Lay out the data as a JSON list of strings, one string per line and no blank lines, using only the lines between the line containing "What distance from" and the line containing "5206 millimetres", inclusive.

→ Dataset records:
------------------------------

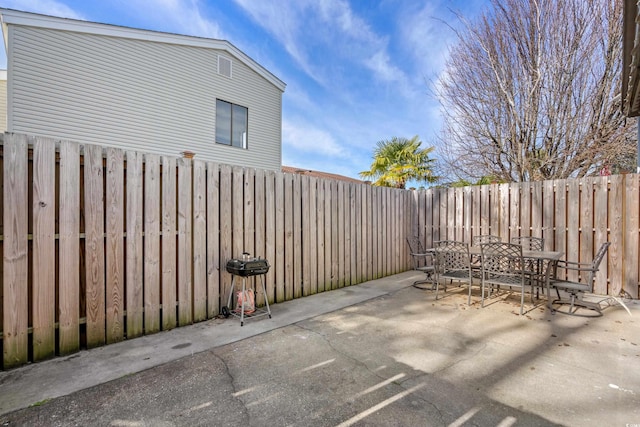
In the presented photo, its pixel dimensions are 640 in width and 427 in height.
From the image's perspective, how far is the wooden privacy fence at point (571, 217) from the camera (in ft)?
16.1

------------------------------

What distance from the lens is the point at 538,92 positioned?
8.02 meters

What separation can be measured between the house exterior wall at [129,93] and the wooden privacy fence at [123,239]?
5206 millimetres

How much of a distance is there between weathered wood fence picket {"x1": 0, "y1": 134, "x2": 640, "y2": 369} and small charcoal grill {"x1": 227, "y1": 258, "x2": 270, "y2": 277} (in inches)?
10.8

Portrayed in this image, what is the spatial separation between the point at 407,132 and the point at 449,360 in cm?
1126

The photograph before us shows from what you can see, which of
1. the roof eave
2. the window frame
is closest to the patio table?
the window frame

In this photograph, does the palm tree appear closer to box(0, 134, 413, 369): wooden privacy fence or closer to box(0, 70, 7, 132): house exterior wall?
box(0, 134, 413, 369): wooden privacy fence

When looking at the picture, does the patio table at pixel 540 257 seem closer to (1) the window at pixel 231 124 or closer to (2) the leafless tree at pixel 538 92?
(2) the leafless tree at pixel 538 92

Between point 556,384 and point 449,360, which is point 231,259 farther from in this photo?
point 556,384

------------------------------

→ Finished exercise:
[
  "What distance from the lens is the point at 538,92 positioned?",
  "8.02 meters",
  "What separation can be measured between the house exterior wall at [129,93] and the wooden privacy fence at [123,239]?",
  "5206 millimetres"
]